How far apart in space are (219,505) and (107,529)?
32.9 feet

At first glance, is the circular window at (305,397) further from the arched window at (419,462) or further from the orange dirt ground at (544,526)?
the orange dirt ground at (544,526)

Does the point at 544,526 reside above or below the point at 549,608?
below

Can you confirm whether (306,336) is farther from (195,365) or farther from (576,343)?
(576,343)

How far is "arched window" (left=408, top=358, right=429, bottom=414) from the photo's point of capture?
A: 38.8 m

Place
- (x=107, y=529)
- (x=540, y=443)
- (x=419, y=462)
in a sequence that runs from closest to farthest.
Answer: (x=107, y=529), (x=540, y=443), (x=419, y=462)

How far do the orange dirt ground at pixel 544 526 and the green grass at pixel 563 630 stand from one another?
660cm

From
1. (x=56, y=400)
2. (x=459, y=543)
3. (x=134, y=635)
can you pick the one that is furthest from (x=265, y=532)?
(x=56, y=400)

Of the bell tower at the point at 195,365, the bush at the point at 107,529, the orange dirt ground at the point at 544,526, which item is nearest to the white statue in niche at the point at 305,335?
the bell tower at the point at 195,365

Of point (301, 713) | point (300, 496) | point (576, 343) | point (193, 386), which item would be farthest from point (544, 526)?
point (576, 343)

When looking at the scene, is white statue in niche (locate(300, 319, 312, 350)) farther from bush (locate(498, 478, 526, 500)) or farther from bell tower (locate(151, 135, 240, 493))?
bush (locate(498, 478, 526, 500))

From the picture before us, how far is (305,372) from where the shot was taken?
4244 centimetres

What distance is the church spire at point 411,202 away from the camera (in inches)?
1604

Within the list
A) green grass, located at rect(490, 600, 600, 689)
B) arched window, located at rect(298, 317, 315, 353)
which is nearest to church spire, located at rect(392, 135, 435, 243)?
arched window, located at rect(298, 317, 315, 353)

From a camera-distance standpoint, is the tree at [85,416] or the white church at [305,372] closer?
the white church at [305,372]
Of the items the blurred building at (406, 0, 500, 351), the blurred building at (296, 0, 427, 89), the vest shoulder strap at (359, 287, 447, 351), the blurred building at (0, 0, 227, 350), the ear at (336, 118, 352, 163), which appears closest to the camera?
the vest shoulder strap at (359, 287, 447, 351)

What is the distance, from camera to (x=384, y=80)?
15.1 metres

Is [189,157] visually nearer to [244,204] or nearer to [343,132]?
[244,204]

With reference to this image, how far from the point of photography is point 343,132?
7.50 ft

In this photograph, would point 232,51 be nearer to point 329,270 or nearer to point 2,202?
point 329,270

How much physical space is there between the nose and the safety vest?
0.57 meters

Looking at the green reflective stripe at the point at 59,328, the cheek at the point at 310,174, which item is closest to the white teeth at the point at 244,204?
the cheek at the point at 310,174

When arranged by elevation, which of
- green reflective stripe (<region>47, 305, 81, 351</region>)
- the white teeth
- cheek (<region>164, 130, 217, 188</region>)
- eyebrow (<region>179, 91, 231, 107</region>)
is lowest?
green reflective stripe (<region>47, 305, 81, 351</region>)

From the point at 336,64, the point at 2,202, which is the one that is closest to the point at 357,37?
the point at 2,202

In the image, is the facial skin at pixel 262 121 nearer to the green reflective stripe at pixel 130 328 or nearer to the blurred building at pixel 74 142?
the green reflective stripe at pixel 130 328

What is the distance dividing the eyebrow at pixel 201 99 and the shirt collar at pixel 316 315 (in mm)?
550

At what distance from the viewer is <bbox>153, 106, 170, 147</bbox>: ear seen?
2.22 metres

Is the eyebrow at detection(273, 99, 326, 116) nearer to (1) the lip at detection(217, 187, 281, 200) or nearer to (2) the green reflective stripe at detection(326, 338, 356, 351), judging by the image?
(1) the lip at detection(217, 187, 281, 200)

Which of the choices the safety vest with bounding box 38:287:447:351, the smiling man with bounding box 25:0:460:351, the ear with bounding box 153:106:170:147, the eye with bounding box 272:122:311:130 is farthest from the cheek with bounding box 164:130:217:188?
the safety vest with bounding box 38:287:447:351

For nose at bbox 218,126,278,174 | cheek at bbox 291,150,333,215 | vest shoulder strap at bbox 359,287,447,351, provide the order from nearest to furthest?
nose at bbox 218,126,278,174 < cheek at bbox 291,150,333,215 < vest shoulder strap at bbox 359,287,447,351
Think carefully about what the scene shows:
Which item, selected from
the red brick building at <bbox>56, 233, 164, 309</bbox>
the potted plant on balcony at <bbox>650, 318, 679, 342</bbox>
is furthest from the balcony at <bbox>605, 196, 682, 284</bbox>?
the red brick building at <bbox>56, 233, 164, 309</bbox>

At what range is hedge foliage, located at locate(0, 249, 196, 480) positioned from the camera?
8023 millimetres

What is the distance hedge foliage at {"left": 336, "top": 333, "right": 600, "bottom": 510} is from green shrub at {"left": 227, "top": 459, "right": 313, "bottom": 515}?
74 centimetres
= = = =
Retype the data exactly as given.

How far apart in space are (219,505) and (107,529)?
32.9 feet

At first glance, is the circular window at (305,397) further from the arched window at (419,462) or further from the orange dirt ground at (544,526)?
the orange dirt ground at (544,526)

Does the point at 544,526 reside above or below the point at 549,608?
below

Can you confirm whether (306,336) is farther from (195,365) or farther from (576,343)?
(576,343)

How far is "arched window" (left=408, top=358, right=429, bottom=414) from the photo's point of capture?
A: 38.8 m

Place
- (x=107, y=529)
- (x=540, y=443)
- (x=419, y=462)
in a sequence that runs from closest to farthest.
Answer: (x=107, y=529), (x=540, y=443), (x=419, y=462)

How far do the orange dirt ground at pixel 544 526 and the green grass at pixel 563 630 stand from one another?
660cm

From
1. (x=56, y=400)
2. (x=459, y=543)
3. (x=134, y=635)
can you pick the one that is furthest from (x=265, y=532)?
(x=56, y=400)

Of the bell tower at the point at 195,365, the bush at the point at 107,529, the orange dirt ground at the point at 544,526, which item is nearest to the white statue in niche at the point at 305,335?
the bell tower at the point at 195,365

Of point (301, 713) | point (300, 496) | point (576, 343) | point (193, 386), which item would be farthest from point (544, 526)?
point (576, 343)

When looking at the scene, is white statue in niche (locate(300, 319, 312, 350)) farther from bush (locate(498, 478, 526, 500)) or farther from bell tower (locate(151, 135, 240, 493))?
bush (locate(498, 478, 526, 500))

From the picture before us, how far is (305,372) from where the shot was taken?
4244 centimetres

What distance is the church spire at point 411,202 away from the camera (in inches)?
1604

Within the list
A) green grass, located at rect(490, 600, 600, 689)
B) arched window, located at rect(298, 317, 315, 353)
which is nearest to church spire, located at rect(392, 135, 435, 243)?
arched window, located at rect(298, 317, 315, 353)

From a camera-distance standpoint, is the tree at [85,416] or the white church at [305,372] closer?
the white church at [305,372]
Of the items the blurred building at (406, 0, 500, 351), the blurred building at (296, 0, 427, 89), the vest shoulder strap at (359, 287, 447, 351), the blurred building at (0, 0, 227, 350), the ear at (336, 118, 352, 163), which appears closest to the camera?
the vest shoulder strap at (359, 287, 447, 351)

What is the distance, from camera to (x=384, y=80)?
15.1 metres

Is [189,157] visually nearer to [244,204] or nearer to [343,132]?
[244,204]

With reference to this image, how far from the point of photography is point 343,132?
7.50 ft

In this photograph, would point 232,51 be nearer to point 329,270 or nearer to point 2,202?
point 329,270

How much physical space is there between the nose and the safety vest?
0.57 meters

Looking at the green reflective stripe at the point at 59,328, the cheek at the point at 310,174, which item is closest to the white teeth at the point at 244,204?
the cheek at the point at 310,174

When arranged by elevation, which of
- green reflective stripe (<region>47, 305, 81, 351</region>)
- the white teeth
- cheek (<region>164, 130, 217, 188</region>)
- eyebrow (<region>179, 91, 231, 107</region>)
is lowest?
green reflective stripe (<region>47, 305, 81, 351</region>)

From the point at 336,64, the point at 2,202, which is the one that is closest to the point at 357,37?
the point at 2,202

In the image, is the facial skin at pixel 262 121 nearer to the green reflective stripe at pixel 130 328 or nearer to the blurred building at pixel 74 142?
the green reflective stripe at pixel 130 328

What is the distance dividing the eyebrow at pixel 201 99 and the shirt collar at pixel 316 315 (in mm)?
550

At what distance from the viewer is <bbox>153, 106, 170, 147</bbox>: ear seen?
2.22 metres

Is the eyebrow at detection(273, 99, 326, 116) nearer to (1) the lip at detection(217, 187, 281, 200) or nearer to (2) the green reflective stripe at detection(326, 338, 356, 351), judging by the image?
(1) the lip at detection(217, 187, 281, 200)

Which of the choices the safety vest with bounding box 38:287:447:351, the smiling man with bounding box 25:0:460:351, the ear with bounding box 153:106:170:147, the eye with bounding box 272:122:311:130 is farthest from the cheek with bounding box 164:130:217:188?
the safety vest with bounding box 38:287:447:351

For nose at bbox 218,126,278,174 | cheek at bbox 291,150,333,215 | vest shoulder strap at bbox 359,287,447,351, provide the order from nearest to furthest?
nose at bbox 218,126,278,174 < cheek at bbox 291,150,333,215 < vest shoulder strap at bbox 359,287,447,351
Think carefully about what the scene shows:
Which item, selected from
the red brick building at <bbox>56, 233, 164, 309</bbox>
the potted plant on balcony at <bbox>650, 318, 679, 342</bbox>
is furthest from the balcony at <bbox>605, 196, 682, 284</bbox>?
the red brick building at <bbox>56, 233, 164, 309</bbox>

At what range is hedge foliage, located at locate(0, 249, 196, 480) positioned from the camera?
8023 millimetres

What is the distance hedge foliage at {"left": 336, "top": 333, "right": 600, "bottom": 510} is from green shrub at {"left": 227, "top": 459, "right": 313, "bottom": 515}?
74 centimetres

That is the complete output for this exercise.